Craft focus in granite city

Family-owned Aberdeen bar has beer fans in its sights, as Graeme Murray reports

• Casc was opened in Aberdeen’s Merchant Quarter last December by the West family.

PAUL West admits he has “beers coming out of his ears” at one of Aberdeen’s newest bars.

Paul is owner of Casc (cigars, ales, Scotch and coffee), a recent addition to the city’s Merchant Quarter which stocks more than 240 bottled beers.
The family-run bar opened in December after Paul, his father Bill and mother Brenda decided to tap into a growing demand for craft beer in the city.
Now it has an ever-growing selection of beers and ales, including 24 draught lines which are constantly on rotation.
Despite the bar’s name, though, none of its 24 beer lines feature cask ale, with the focus instead on keg and bottled beers. Examples of ales the bar has sold recently include Siren Craft’s Limoncello IPA; Burning Sky’s Devil’s Rest IPA; Moor Beer Co’s Old Freddy Walker; Lagunitas IPA; Salopian’s Sentinel; Redchurch’s Great Eastern IPA; and Kernel’s Citra Centenial Amarillo IPA.
The business, which also has a walk-in cigar humidor, was quick to recognise the explosion in craft beers and has, according to Paul, been reaping the benefits of the renewed interest in ale.

Kegs are better for practical reasons. Cask ales require a lot more attention.

Keg ales were the clear focus when launching the bar and were also Paul’s own personal taste.
“My preference is definitely for keg beers,” he said.
“Cask beers are much flatter and both my dad and I prefer beer with a bit of carbonation.
“Kegs are also better for practical reasons; cask beers require a lot more attention, although even with kegs we don’t tend to have them on for more than a week.
“My dad and I are very similar and we both really like good beer, but over the years our preference has been for kegs over cask and overall when we were launching the business we thought keg was a safer bet.”
When a draught line is finished it is immediately replenished with a different beer to ensure a constant variety of different beers is offered to the customer.
And it’s not all about draught beer and ales at Casc.

• On board: the vast range of bottled and keg beers Casc stocks are written on a chalkboard.
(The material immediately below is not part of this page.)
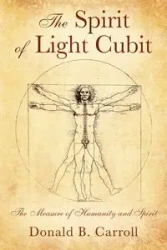 The Spirit of Light Cubit - Carroll Donald B.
The venue’s fridges are packed with a wide variety of bottled beers, with the German beers said to be a particular favourite among Casc’s customers.
American craft beers are also hugely popular among craft aficionados exploring the drink’s origins, said Paul.
Others from different continents have been introduced by Paul and his father after sampling them during their travels.
“We’ve got about 240 bottled beers and we keep adding more every week,” said Paul.
The sheer range of beers now on the market – both in packaged and draught format – is testament to the growing number of new breweries springing up every week.
But Paul reckons the growth in the number of producers will begin to tail off.
“Craft beer has mainly been a good thing, but there have been negatives too,” he said.
“There have been more producers popping up and calling themselves breweries. But in the long run there will not be the same number and only the strong will survive.”
It’s not all about beer and ale at Casc, however.
In addition to the walk-in cigar humidor, Casc also has a vast array of single malt whiskies.
The two will soon be able to be enjoyed in an outside smoking shack specifically created for cigar smokers.
The popularity of the basement bar’s beers shows no signs of waning, however.
In addition to the German ales, Paul said blonde and wheat beers along with pale ales also attract a lot of attention.
“We’ve got the biggest German beer selection in Aberdeen and that is very popular,” said Paul.

There’s a lot of excellent Scottish breweries that have opened up.

“But if the staff recommend something we know customers will come back and order it again.
“American beers are popular because the craft scene started there and people know they are going to get good quality if they pick one.
“There’s a lot of new Scottish breweries which have opened up which have proved themselves to be excellent.
“We find that there’s a lot of interest in one-off beers.
“With some customers it doesn’t really matter what style it is, if people see that it’s limited edition, it will sell.”
Creating and expanding the bar’s vast selection of ales and whiskies, however, has not been cheap.
“We knew we had to spend a lot of money initially,” added Paul.
“Let’s just say we will be penniless for a while.”